Assigned task: In the passage about Sol, please state the title of the piece in which Melissa wrote about his running.

Source passage:
────────

Sol was Melissa Fay Greene’s son. I met Melissa via phone in 1999 or maybe 2000, when she interviewed me for an article she was writing about Dr. Jane Aronson. Melissa and her husband had 4 children at that time, and were in the midst of adopting a son from Bulgaria. They went on to adopt a total of 5 children, 4 of whom were from Ethiopia. Melissa has written several powerful books, including “There is No Me Without You,” about an Ethiopian woman who took in AIDS-orphaned children. More recently Melissa wrote “No Biking in the House Without a Helmet.” I may have had one conversation with Melissa since that first one some 15 years ago. My impression of her when we first talked and since then is that she is a smart, talented, warm person with a fierce devotion to her family.

She wrote a number of times about Sol, including in 2004 about his amazing athletic abilities evinced just one day after his arrival at 10 years old in the United States. In “The Flying Son,” she wrote of him, “When Fisseha ran, ambition fell away. When he ran, he was a ballet dancer alone in a studio, whirling. He was a painter dipping a brush into oil paints. He was a greyhound, flashing over the ground out of its deepest nature and joy. When Fisseha ran, he was Peter Pan, who knew how to fly.”

He was not my son, this beautiful boy will now remain forever 20 years old. So young, so terribly young. The funeral service yesterday was recorded; it is filled with prayers, with the sound of rain, and with steady, wrenching crying. Among the speakers are two of Sol’s siblings and Melissa. Besides deep grief and deeper love, in their voices there is a sense of puzzlement: How could this be, that they are eulogizing their brother, their son? How could he leave? How can he be gone?

Some adoptee suicides get a great deal of press, as in the case of L’Wren Scott, written about powerfully here. Some get very little attention. Much more research is needed in the area of adoptee mental health. Native American adoptees are said to have a high rate of suicide; certainly many struggles have been documented. Deanna Doss Shrodes of the insightful blog Adoptee Restoration has a challenging post titled “When Adoptees Want to Die.” Tough title to see in print, isn’t it? Tough post to read, speaking as an adoptive parent. Incredibly important to read, and think about, and talk about.

We are not very good as a society at talking about mental illness, or depression, or suicide. We need to learn how to talk about it better. Suicide is not often listed as a cause of death: that someone “died unexpectedly” is the phrase used in some obituaries. Unexpectedly, indeed. The shock, the heartache, the questions left behind for loved ones to handle after the beloved has ended his life are unexpected, and enormous.

────────

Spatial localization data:
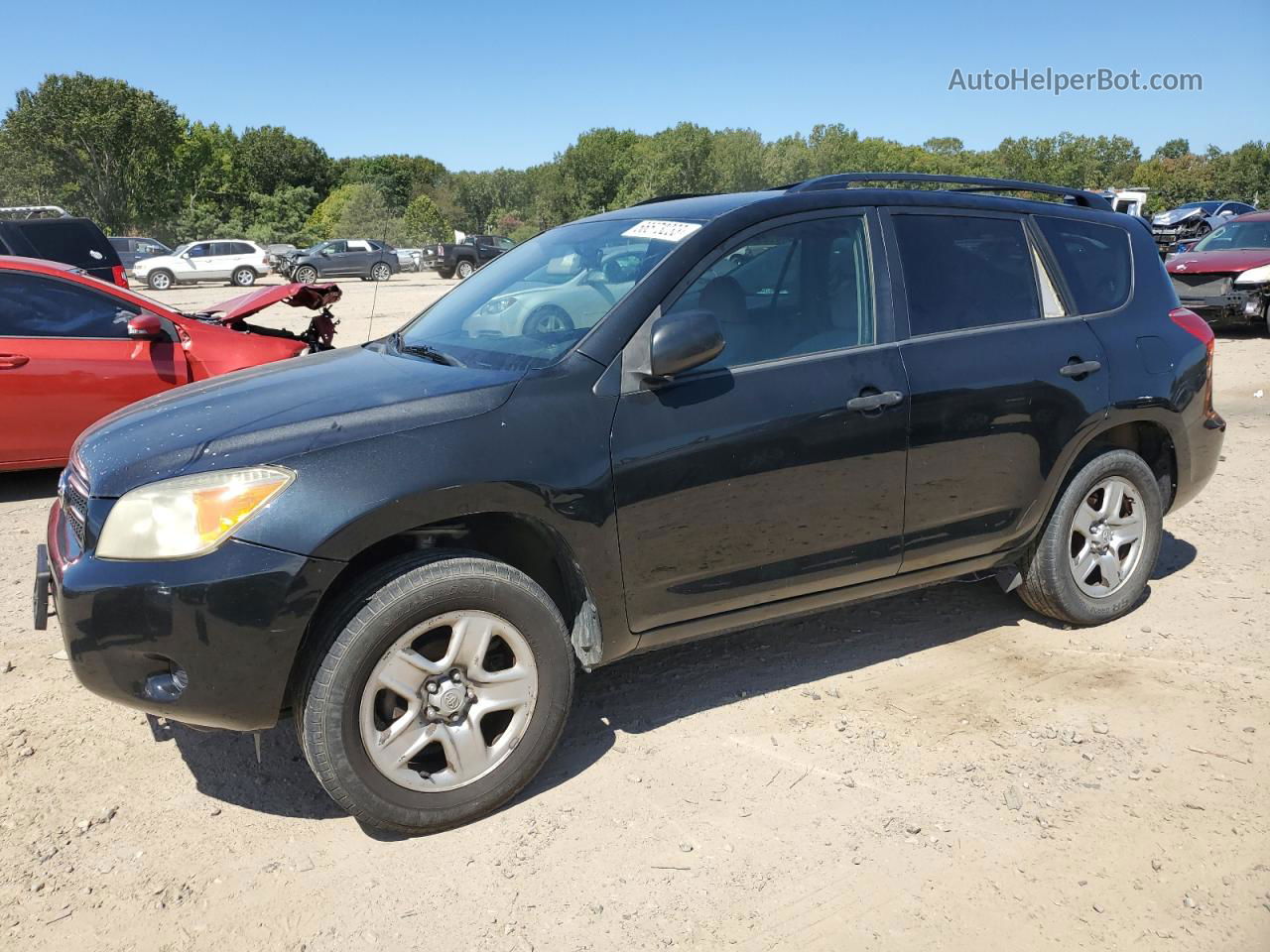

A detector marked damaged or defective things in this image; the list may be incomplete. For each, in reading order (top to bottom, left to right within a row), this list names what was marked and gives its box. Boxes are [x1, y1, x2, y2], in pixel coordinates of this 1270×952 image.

wrecked vehicle [1151, 200, 1262, 254]
wrecked vehicle [1167, 212, 1270, 335]
damaged red car [1167, 212, 1270, 335]
damaged red car [0, 256, 339, 472]
wrecked vehicle [0, 256, 339, 472]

────────

Answer for this exercise: "The Flying Son"